Eddie Pelan

Eddie Pelan, School of Chem Engineering and Centre of Formulation Engineering, University of Birmingham, UK

I spent most of my career at Unilever Research, located in the UK (11years), and then transferred to the Netherlands (22years). This was in various roles, starting as a bench scientist, then progressing to skill-base leader, later becoming head of the micro-structuring group (7 years) and spend the last 10 years as the Director of Strategic Science Research for Micro-structuring, which covered both food products and processes and also the home and personal care products. I also obtained my PhD (Leeds, Eric Dickinson) whilst being sponsored by Unilever. Most of my industrial research was in more fundamental (for industry) projects across many of Unilever’s product categories such as Margarine (including a 6 month secondment to the factory), Soup, Dressings, Ice Cream, Deos, Toothpastes, Laundry, Shampoo, and Hard surface cleaning. They surprisingly have a lot in common, as all are soft solids and structured at the colloidal scale!

My current role (February 2018-present): is as a new (but not young) Professor in the School of Chemical Engineering, University of Birmingham, Edgbaston, England. I’m also a member of the Centre for Formulation Engineering which is located in the School.

As part of the Microstructural Engineering Group in the Centre of Formulation Engineering, our research covers a diverse range of materials and functionality, across the fields of Food, Nutrition, Pharma, Agriculture, Cosmetics and Home and Personal care. While this may seem like a wide scientific area of interest, there is an overarching scientific rational of choosing suitable material properties of ingredients, together with optimising processing parameters, to generate bespoke microstructures to give product functionality and clear consumer benefits.

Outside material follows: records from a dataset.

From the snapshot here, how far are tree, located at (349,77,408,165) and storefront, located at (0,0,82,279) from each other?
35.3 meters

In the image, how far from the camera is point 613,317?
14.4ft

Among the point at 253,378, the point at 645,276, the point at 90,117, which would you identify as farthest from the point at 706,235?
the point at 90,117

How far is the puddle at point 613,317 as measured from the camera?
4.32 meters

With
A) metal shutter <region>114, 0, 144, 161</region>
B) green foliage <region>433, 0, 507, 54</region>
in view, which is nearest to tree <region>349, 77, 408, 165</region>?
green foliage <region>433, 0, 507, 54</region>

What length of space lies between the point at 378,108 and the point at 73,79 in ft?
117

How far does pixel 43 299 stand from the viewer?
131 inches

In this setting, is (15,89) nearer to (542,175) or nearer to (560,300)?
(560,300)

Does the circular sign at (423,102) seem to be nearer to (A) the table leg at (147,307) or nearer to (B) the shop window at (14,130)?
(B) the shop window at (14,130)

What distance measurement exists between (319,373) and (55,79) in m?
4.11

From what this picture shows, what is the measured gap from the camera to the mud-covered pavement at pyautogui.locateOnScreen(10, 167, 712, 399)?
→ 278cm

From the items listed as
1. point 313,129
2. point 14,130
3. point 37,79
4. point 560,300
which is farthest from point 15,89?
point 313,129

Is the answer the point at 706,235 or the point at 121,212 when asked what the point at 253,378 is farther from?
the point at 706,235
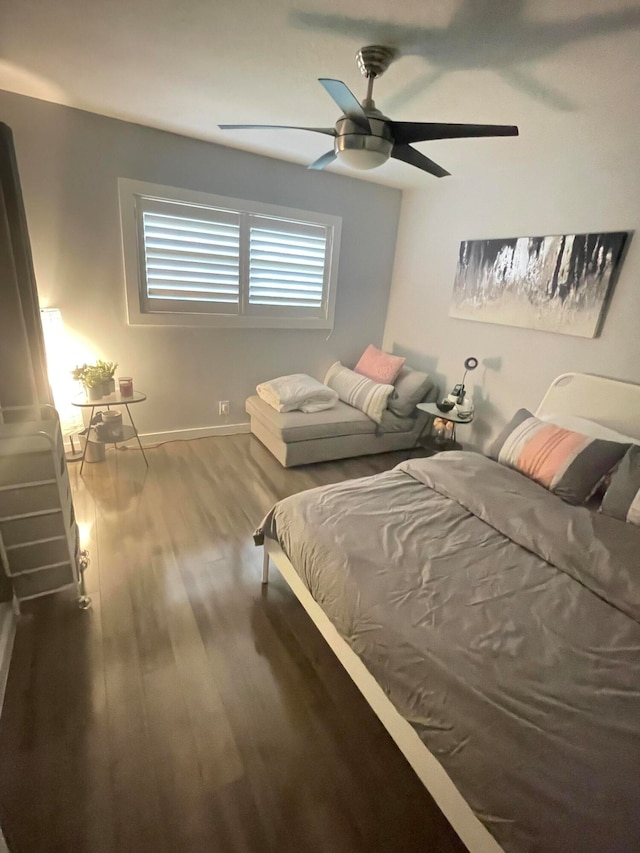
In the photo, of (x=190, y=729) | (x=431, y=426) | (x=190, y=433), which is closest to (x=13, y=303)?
(x=190, y=729)

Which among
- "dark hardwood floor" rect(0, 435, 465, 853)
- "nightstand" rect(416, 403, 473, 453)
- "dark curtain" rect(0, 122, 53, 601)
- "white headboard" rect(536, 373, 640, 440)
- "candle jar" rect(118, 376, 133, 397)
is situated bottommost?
"dark hardwood floor" rect(0, 435, 465, 853)

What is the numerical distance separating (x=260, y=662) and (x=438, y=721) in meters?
0.86

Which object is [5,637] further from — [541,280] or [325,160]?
[541,280]

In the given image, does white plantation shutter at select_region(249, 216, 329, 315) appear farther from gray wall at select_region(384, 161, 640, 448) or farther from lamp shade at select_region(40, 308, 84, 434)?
lamp shade at select_region(40, 308, 84, 434)

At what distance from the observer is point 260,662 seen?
170cm

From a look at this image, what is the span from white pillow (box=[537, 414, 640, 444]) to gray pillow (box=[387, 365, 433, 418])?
117 cm

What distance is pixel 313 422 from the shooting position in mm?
3326

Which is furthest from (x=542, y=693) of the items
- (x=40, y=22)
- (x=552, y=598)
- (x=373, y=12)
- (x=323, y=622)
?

We are interested in the different physical formats such as emulsions, foams, liquids, suspensions and powders. Much of our current research is involved with finding sustainable (usually plant-based materials) ingredients to replace well know but unsustainable sources of dairy-based or petroleum based sources of emulsifiers and thickeners. We use a suite of modern characterisation and production techniques – including rheology, tribology, interfacial tension, calorimetry, microfluidic processing, in our research, and have developed cutting edge science in several areas: segregation of reactive species, control of particles at interfaces (design for wettability), designed colloids for optimal taste, nutritional delivery and bio-availability.

As a brand new academic, I’m involved in the daily supervision PhDs and Eng.D students in academic or industrially sponsored projects, and give guest lecturers around products and processes in many FMCG examples mentioned above.  I am also looking for new opportunities for collaborations both academic and industrial in nature in the UK or internationally.